■ Short exercise
Beginning at the line containing "Here are some", output every line to the end of the data below exactly as it appears.
START Records shown
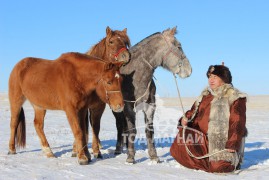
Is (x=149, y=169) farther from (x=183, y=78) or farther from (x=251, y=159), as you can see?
(x=251, y=159)

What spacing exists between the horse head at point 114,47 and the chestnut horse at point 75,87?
0.44 metres

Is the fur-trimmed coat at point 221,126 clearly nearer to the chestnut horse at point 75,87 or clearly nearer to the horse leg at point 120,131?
the chestnut horse at point 75,87

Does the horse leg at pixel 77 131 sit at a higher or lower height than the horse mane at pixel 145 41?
lower

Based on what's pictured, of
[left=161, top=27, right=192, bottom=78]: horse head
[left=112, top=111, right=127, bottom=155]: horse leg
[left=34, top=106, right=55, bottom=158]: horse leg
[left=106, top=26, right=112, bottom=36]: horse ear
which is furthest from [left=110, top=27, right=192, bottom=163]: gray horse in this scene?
[left=34, top=106, right=55, bottom=158]: horse leg

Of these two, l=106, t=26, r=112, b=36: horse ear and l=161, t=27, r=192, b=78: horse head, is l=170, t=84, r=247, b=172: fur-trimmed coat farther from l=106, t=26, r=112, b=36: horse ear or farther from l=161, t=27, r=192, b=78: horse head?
l=106, t=26, r=112, b=36: horse ear

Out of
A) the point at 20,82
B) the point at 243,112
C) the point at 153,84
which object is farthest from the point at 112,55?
the point at 243,112

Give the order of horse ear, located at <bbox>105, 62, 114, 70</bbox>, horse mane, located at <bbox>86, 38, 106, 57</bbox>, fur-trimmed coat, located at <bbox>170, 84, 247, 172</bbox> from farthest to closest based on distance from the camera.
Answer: horse mane, located at <bbox>86, 38, 106, 57</bbox>, horse ear, located at <bbox>105, 62, 114, 70</bbox>, fur-trimmed coat, located at <bbox>170, 84, 247, 172</bbox>

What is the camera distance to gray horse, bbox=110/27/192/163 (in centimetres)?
608

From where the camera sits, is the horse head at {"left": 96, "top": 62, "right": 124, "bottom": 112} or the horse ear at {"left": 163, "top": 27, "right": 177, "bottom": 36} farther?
the horse ear at {"left": 163, "top": 27, "right": 177, "bottom": 36}

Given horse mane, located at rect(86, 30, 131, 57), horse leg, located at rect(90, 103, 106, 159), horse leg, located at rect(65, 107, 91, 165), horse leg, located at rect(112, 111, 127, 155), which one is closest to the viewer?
horse leg, located at rect(65, 107, 91, 165)

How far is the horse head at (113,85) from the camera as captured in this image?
5516 millimetres

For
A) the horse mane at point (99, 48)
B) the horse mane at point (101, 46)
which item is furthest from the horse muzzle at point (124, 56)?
the horse mane at point (99, 48)

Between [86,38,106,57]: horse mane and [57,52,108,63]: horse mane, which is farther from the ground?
[86,38,106,57]: horse mane

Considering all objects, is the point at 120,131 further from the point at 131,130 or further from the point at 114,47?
the point at 114,47
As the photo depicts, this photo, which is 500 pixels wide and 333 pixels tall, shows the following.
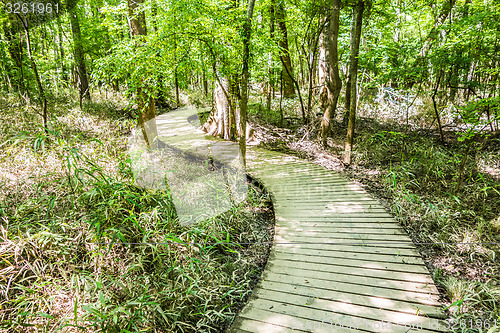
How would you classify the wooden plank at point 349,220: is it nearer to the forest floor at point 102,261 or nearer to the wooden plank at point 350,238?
the wooden plank at point 350,238

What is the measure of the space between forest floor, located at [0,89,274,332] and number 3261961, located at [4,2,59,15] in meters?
2.99

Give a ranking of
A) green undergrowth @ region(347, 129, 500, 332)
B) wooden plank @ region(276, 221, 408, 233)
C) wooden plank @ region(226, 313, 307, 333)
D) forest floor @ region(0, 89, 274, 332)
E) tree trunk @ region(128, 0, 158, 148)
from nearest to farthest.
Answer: forest floor @ region(0, 89, 274, 332), wooden plank @ region(226, 313, 307, 333), green undergrowth @ region(347, 129, 500, 332), wooden plank @ region(276, 221, 408, 233), tree trunk @ region(128, 0, 158, 148)

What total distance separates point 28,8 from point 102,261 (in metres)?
5.54

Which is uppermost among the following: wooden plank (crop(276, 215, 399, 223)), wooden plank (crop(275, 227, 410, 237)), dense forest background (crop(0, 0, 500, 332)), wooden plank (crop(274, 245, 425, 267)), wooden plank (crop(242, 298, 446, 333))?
dense forest background (crop(0, 0, 500, 332))

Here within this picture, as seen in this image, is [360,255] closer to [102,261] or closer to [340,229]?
[340,229]

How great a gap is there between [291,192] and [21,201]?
4200 millimetres

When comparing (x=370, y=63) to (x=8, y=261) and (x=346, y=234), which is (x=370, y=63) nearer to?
(x=346, y=234)

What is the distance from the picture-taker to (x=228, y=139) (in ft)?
27.3

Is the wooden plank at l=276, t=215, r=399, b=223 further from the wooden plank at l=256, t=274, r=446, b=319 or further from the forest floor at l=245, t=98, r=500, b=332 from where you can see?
the wooden plank at l=256, t=274, r=446, b=319

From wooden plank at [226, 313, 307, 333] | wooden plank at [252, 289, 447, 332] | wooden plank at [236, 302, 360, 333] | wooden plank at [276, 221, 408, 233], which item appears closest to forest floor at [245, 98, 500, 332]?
wooden plank at [276, 221, 408, 233]

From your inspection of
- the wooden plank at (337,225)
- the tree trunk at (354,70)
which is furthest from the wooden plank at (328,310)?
the tree trunk at (354,70)

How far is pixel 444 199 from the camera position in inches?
170

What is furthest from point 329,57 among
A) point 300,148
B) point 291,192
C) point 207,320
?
point 207,320

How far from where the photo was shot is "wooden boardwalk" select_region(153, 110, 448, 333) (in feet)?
7.75
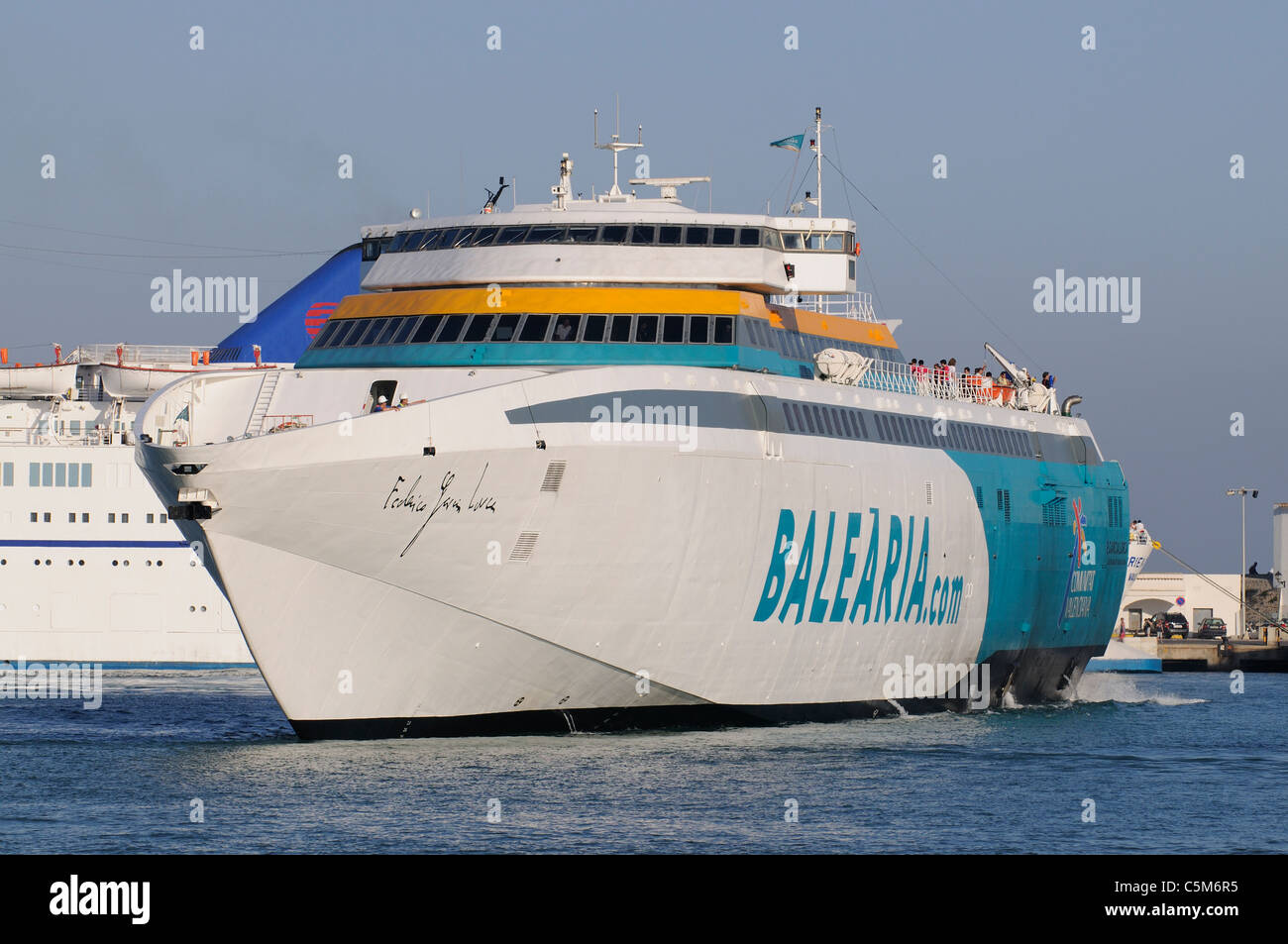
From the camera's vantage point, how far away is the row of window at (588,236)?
38406 mm

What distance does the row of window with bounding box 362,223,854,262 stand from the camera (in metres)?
38.4

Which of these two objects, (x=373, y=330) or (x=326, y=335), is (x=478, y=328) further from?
(x=326, y=335)

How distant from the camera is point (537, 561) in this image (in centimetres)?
3228

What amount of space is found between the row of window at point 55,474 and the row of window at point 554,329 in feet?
106

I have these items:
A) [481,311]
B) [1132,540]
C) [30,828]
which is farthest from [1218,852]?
[1132,540]

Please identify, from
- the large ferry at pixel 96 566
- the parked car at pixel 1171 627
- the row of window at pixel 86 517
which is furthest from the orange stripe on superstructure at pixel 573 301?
the parked car at pixel 1171 627

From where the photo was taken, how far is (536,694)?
33188 mm

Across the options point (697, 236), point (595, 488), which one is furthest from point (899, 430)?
point (595, 488)

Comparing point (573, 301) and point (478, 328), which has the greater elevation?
point (573, 301)

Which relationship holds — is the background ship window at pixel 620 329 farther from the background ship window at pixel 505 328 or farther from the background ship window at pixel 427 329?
the background ship window at pixel 427 329

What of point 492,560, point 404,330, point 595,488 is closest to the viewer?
point 492,560

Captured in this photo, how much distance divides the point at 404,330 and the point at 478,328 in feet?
5.29

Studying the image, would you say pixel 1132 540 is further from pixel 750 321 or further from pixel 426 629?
pixel 426 629
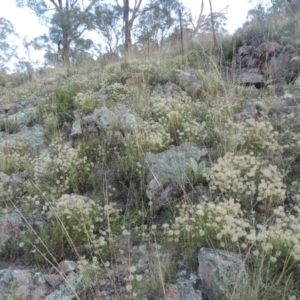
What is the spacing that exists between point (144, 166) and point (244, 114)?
163cm

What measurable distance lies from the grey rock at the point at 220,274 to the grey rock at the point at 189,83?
11.3 ft

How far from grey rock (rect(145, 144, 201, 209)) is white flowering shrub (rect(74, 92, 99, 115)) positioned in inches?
73.6

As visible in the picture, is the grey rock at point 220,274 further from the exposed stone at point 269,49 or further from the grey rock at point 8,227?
the exposed stone at point 269,49

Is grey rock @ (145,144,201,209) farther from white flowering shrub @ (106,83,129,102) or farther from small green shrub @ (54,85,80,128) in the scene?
small green shrub @ (54,85,80,128)

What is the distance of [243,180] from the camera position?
2.48m

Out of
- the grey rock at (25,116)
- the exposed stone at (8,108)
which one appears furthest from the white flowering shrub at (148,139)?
the exposed stone at (8,108)

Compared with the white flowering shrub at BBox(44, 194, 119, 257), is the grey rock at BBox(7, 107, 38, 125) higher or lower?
higher

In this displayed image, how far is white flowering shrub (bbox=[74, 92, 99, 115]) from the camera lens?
462cm

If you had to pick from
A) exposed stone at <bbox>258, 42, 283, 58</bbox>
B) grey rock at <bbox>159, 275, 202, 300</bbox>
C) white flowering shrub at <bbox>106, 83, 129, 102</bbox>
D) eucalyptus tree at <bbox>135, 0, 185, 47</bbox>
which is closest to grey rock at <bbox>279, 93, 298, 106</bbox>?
exposed stone at <bbox>258, 42, 283, 58</bbox>

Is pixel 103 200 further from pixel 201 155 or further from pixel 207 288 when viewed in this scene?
pixel 207 288

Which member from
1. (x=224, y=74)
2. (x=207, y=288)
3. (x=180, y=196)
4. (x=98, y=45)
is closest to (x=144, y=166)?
(x=180, y=196)

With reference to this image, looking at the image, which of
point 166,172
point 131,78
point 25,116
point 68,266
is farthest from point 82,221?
point 131,78

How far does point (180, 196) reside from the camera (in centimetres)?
268

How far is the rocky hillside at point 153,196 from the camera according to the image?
5.98 feet
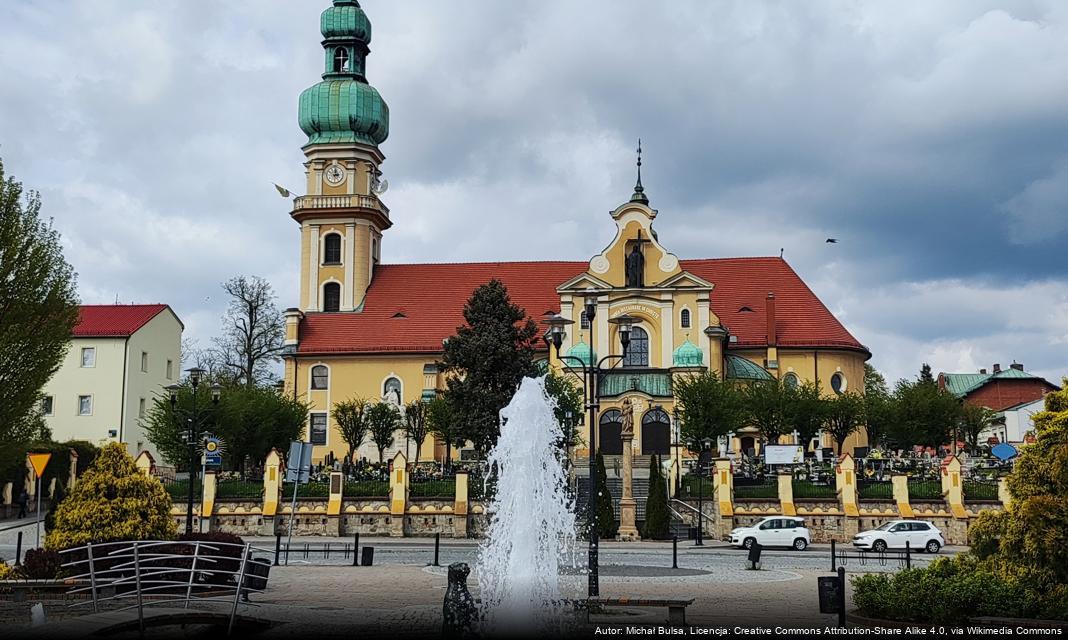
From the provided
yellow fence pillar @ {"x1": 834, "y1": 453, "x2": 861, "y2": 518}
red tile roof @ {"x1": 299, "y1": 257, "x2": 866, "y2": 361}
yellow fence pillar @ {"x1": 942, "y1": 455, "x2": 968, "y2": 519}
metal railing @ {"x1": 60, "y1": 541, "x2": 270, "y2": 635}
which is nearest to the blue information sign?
yellow fence pillar @ {"x1": 942, "y1": 455, "x2": 968, "y2": 519}

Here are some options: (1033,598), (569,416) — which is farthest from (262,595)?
(569,416)

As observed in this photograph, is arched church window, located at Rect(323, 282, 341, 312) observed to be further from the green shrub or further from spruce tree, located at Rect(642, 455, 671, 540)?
the green shrub

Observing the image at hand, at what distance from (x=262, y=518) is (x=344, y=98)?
3772 cm

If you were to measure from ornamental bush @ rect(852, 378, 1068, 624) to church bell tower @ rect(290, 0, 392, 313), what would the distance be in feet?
191

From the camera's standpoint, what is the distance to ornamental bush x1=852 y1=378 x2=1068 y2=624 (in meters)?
15.4

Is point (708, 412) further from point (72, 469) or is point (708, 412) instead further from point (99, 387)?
point (99, 387)

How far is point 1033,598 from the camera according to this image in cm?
1554

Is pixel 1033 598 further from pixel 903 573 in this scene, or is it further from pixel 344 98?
pixel 344 98

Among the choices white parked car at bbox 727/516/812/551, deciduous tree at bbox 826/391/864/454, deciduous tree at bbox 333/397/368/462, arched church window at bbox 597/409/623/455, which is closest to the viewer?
white parked car at bbox 727/516/812/551

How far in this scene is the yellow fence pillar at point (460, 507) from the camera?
40.8 metres

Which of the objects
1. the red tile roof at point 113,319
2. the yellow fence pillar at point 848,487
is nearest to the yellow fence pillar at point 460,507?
the yellow fence pillar at point 848,487

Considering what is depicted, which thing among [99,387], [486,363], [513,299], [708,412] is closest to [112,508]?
[486,363]

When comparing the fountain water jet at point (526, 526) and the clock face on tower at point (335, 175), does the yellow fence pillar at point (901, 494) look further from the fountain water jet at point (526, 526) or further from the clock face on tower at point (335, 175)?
the clock face on tower at point (335, 175)

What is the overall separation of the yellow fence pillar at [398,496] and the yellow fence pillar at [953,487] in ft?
63.1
END Records shown
■ The output
Here are some options: (1033,598), (569,416) — which is farthest from (262,595)?
(569,416)

As observed in this photograph, is arched church window, located at Rect(323, 282, 341, 312) observed to be further from the green shrub or further from spruce tree, located at Rect(642, 455, 671, 540)?
the green shrub

Observing the image at hand, at what distance from (x=262, y=518) is (x=344, y=98)?
3772 cm

If you were to measure from ornamental bush @ rect(852, 378, 1068, 624) to church bell tower @ rect(290, 0, 392, 313), what would the distance be in feet?
191

From the camera's standpoint, what is the distance to ornamental bush x1=852 y1=378 x2=1068 y2=624 (in meters)?
15.4

Is point (708, 412) further from point (72, 469) or is point (708, 412) instead further from point (99, 387)?
point (99, 387)

How far is point 1033,598 from the camera according to this image in cm?
1554

Is pixel 1033 598 further from pixel 903 573 in this scene, or is it further from pixel 344 98?
pixel 344 98

Among the choices white parked car at bbox 727/516/812/551, deciduous tree at bbox 826/391/864/454, deciduous tree at bbox 333/397/368/462, arched church window at bbox 597/409/623/455, which is closest to the viewer?
white parked car at bbox 727/516/812/551

How far in this scene is the yellow fence pillar at point (460, 507) from the camera?
40.8 metres

Which of the objects
1. the red tile roof at point 113,319
2. the yellow fence pillar at point 848,487
is nearest to the yellow fence pillar at point 460,507?
the yellow fence pillar at point 848,487

Considering what is depicted, which thing among [99,387], [486,363], [513,299], [708,412] is closest to [112,508]?
[486,363]

When comparing the fountain water jet at point (526, 526) and the clock face on tower at point (335, 175), does the yellow fence pillar at point (901, 494) look further from the fountain water jet at point (526, 526) or further from the clock face on tower at point (335, 175)?
the clock face on tower at point (335, 175)

What is the overall separation of the yellow fence pillar at [398,496] and the yellow fence pillar at [953,487] in ft?
63.1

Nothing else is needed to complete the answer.